Assumption 3: Complete coverage of response phases - The tested arsenic concentration range includes three key phases of the sensor's response:

• Low-concentration phase (baseline fluorescence, no obvious response)
• Medium-concentration phase (steep fluorescence increase, sensitive response)
• High-concentration phase (fluorescence saturation, maximum response)

Rationale: A narrow concentration range (e.g., failing to reach saturation or lacking a steep segment) will result in incomplete fitting of the S-shaped curve, leading to biased estimates of EC₅₀ and Hill coefficient (n).

Data input: Experimental data of "arsenic concentration (x) → normalized fluorescence (y)" (3 biological replicates per concentration).

Algorithm: Non-linear least squares method (minimizes the sum of squared residuals between predicted and experimental y-values).

Reliability evaluation:

• Coefficient of determination (R²): R² > 0.8 indicates good fitting (closer to 1 = better consistency)
• Parameter plausibility: EC₅₀ should be within the tested concentration range; Hill coefficient (n) should be positive (biologically meaningful)
• Confidence intervals: Narrow intervals for a, b, c, n indicate stable parameter estimation

Software: R version 4.4.2 (open-source, widely used in biological data analysis)
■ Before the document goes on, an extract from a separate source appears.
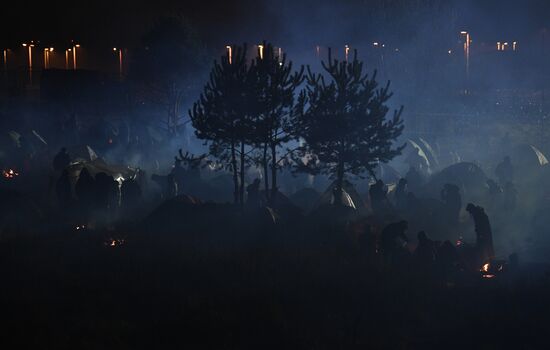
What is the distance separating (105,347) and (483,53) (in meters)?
55.0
Core packages: drc (for dose-response curve fitting), ggplot2 (for result visualization)

Core code: See Figure 1

All variants showed high baseline fluorescence at 0 μM NaAsO₂ (no arsenic). This indicates residual "leakage expression" of the sensor's GFP reporter, which may reduce detection specificity (e.g., false positives in low-arsenic samples). Follow-up optimization should focus on reducing this leakage (consistent with the project's "AND-gate circuit" design goal).
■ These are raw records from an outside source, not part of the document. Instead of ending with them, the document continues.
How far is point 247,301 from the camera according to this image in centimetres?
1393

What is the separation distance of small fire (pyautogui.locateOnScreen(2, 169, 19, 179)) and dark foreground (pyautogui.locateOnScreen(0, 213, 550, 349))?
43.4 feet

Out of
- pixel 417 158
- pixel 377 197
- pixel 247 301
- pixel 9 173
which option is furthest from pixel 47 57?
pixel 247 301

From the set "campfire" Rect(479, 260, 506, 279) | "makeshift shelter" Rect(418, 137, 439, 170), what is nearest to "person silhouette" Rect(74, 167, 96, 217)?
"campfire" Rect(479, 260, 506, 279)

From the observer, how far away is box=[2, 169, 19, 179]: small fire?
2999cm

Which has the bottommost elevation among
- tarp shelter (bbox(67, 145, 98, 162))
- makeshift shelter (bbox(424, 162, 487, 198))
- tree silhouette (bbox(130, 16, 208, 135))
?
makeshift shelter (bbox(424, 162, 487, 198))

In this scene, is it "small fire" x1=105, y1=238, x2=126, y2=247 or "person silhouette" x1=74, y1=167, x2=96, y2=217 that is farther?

Limitation 1: Lack of detection limit (LOD) and quantification limit (LOQ) - LOD (minimum detectable arsenic concentration) and LOQ (minimum quantifiable concentration) are critical for practical application but were not calculated.

Limitation 2: No interference resistance assessment - Actual rice paddy soil/water contains interfering substances (e.g., heavy metals Pb²⁺, Hg²⁺, Cu²⁺; anions Cl⁻, SO₄²⁻), but the model does not verify whether these affect fluorescence signals.
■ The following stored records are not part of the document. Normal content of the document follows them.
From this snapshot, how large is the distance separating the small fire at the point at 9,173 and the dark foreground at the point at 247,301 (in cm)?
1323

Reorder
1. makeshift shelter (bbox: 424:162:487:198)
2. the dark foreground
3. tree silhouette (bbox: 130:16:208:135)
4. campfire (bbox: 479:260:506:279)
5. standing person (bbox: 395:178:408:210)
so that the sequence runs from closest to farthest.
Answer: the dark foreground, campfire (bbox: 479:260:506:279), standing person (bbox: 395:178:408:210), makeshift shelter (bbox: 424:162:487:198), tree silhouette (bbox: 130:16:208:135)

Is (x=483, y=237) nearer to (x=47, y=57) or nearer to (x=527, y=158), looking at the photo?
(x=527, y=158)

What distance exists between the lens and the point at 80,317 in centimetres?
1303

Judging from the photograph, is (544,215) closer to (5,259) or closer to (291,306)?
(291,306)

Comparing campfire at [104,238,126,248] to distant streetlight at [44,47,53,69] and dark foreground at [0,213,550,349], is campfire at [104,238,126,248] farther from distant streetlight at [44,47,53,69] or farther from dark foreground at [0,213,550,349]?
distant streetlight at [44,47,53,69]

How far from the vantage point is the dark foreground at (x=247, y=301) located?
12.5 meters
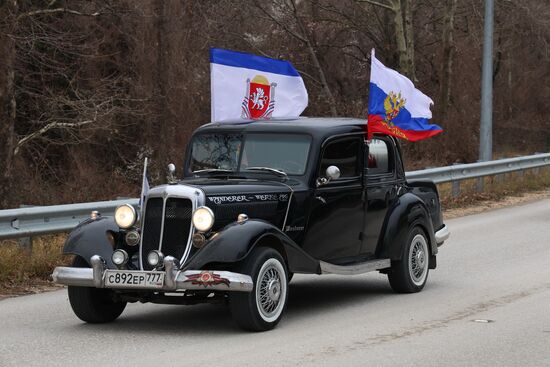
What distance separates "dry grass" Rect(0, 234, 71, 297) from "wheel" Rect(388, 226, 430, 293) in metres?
3.78

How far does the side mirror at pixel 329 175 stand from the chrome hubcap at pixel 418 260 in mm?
1547

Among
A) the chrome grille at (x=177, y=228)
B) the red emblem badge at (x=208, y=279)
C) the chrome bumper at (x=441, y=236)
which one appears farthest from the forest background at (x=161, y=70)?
the red emblem badge at (x=208, y=279)

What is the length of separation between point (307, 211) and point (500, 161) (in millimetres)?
14347

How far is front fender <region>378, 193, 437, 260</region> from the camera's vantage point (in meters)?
10.5

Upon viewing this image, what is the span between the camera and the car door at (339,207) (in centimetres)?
966

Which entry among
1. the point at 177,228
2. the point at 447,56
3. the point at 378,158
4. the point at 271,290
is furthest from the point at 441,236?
the point at 447,56

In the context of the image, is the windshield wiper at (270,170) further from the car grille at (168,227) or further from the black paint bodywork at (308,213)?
the car grille at (168,227)

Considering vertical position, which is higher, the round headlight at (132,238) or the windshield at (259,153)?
the windshield at (259,153)

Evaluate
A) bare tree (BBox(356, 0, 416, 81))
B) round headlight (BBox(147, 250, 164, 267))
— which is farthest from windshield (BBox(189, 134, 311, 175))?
bare tree (BBox(356, 0, 416, 81))

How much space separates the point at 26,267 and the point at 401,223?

Limitation 3: Ignoring environmental factor effects - Paddy fields have variable pH (6.2~6.8) and temperature (20~30°C), but the model does not test how these factors influence baseline fluorescence or EC₅₀.

Limitation 4: Incomplete signal quality evaluation - Metrics like signal-to-noise ratio (S/N) and signal stability (e.g., fluorescence drift over time) were not included, which are essential for on-site detection.

Optimization 1: Calculate LOD and LOQ - Use the 3σ (LOD) and 10σ (LOQ) method (σ = standard deviation of baseline fluorescence) after re-fitting with a narrower concentration range (0~50 μM).

Optimization 2: Add interference resistance testing - Include gradient concentrations of interfering ions in experiments, and modify the model to include an "interference term" to quantify their impact.

Optimization 3: Incorporate environmental factors - Design orthogonal experiments (pH × temperature) to collect data, and use a multi-variable Hill model to analyze how these factors affect key parameters (a, c, n).

Optimization 4: Evaluate signal quality - Add S/N calculation (S/N = (signal fluorescence - baseline fluorescence)/baseline fluorescence standard deviation) and long-term stability testing (fluorescence measurement every 2 hours for 12 hours) to the model output.